*SET EXERCISE:*
Return every line in the rows below that contains the word "centimetres".
── TASK MATERIAL
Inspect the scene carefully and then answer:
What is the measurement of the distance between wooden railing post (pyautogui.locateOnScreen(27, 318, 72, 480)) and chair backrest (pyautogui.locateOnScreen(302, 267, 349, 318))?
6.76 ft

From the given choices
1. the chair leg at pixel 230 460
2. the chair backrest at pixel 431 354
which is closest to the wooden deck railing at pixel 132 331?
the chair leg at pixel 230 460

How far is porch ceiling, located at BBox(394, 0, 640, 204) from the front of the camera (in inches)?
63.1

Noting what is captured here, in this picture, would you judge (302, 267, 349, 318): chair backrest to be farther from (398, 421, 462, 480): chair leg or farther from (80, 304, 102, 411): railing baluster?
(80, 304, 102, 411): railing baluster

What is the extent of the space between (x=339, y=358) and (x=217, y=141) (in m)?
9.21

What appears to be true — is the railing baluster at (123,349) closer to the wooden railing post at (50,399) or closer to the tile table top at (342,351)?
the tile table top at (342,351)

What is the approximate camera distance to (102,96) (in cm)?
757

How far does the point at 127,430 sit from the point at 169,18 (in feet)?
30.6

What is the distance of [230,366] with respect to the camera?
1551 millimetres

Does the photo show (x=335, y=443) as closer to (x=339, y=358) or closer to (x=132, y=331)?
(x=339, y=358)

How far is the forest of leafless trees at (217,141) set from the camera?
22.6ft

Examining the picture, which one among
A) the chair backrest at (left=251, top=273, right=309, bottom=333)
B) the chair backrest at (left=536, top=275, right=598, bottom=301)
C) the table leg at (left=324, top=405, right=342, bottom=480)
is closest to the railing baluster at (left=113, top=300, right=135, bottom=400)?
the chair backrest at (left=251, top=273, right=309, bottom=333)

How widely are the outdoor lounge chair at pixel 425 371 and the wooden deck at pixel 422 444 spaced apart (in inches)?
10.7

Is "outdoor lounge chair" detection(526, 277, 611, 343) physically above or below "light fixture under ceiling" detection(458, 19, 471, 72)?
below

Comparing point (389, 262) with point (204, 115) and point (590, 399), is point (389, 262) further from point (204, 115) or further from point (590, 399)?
────
── TASK MATERIAL
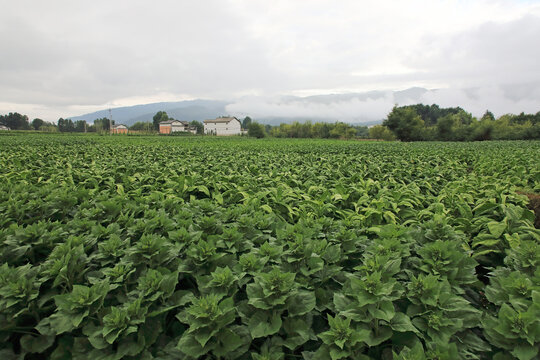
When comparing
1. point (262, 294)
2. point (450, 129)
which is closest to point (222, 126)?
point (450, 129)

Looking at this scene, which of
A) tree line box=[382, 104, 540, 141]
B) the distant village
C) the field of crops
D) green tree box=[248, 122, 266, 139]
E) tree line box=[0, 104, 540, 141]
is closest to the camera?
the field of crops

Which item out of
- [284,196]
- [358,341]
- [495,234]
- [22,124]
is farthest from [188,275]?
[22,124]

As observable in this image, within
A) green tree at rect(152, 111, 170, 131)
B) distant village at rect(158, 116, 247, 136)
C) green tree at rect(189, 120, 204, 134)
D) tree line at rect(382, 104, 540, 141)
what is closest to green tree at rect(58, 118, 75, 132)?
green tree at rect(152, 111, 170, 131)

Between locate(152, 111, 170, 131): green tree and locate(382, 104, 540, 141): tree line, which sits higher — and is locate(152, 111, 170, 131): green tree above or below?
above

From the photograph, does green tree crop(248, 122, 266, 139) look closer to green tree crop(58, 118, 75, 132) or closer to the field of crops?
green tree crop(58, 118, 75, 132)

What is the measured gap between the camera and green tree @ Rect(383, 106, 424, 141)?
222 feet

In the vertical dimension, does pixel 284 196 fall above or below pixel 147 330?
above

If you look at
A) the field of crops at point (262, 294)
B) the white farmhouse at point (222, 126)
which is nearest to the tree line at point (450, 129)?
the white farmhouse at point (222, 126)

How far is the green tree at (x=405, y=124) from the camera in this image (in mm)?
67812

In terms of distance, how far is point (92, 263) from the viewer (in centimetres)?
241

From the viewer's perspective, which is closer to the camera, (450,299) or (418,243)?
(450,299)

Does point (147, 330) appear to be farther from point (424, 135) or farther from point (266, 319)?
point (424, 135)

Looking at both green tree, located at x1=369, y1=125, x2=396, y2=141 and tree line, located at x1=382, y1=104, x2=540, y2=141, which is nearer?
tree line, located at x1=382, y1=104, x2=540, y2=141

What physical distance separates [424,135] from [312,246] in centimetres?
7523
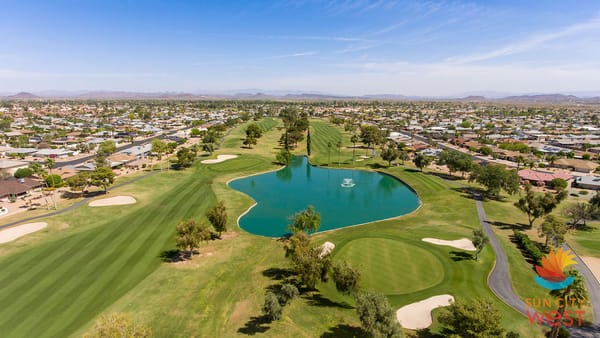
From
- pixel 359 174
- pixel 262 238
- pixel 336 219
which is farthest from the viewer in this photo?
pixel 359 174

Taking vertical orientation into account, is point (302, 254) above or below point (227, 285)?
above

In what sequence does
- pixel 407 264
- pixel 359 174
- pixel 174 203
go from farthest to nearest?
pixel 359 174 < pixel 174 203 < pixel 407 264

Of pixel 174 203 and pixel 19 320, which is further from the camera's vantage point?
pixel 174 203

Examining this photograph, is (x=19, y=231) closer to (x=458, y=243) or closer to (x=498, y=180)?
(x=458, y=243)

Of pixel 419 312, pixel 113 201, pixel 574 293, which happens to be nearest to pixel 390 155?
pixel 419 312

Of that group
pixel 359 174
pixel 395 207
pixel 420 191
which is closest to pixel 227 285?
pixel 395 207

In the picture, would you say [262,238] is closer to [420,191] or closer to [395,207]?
────
*TASK SOLUTION:*
In terms of distance, how far is point (92, 263) from the viewer (in centimetres)?
What physical distance separates [424,135] from [312,246] in centimetres?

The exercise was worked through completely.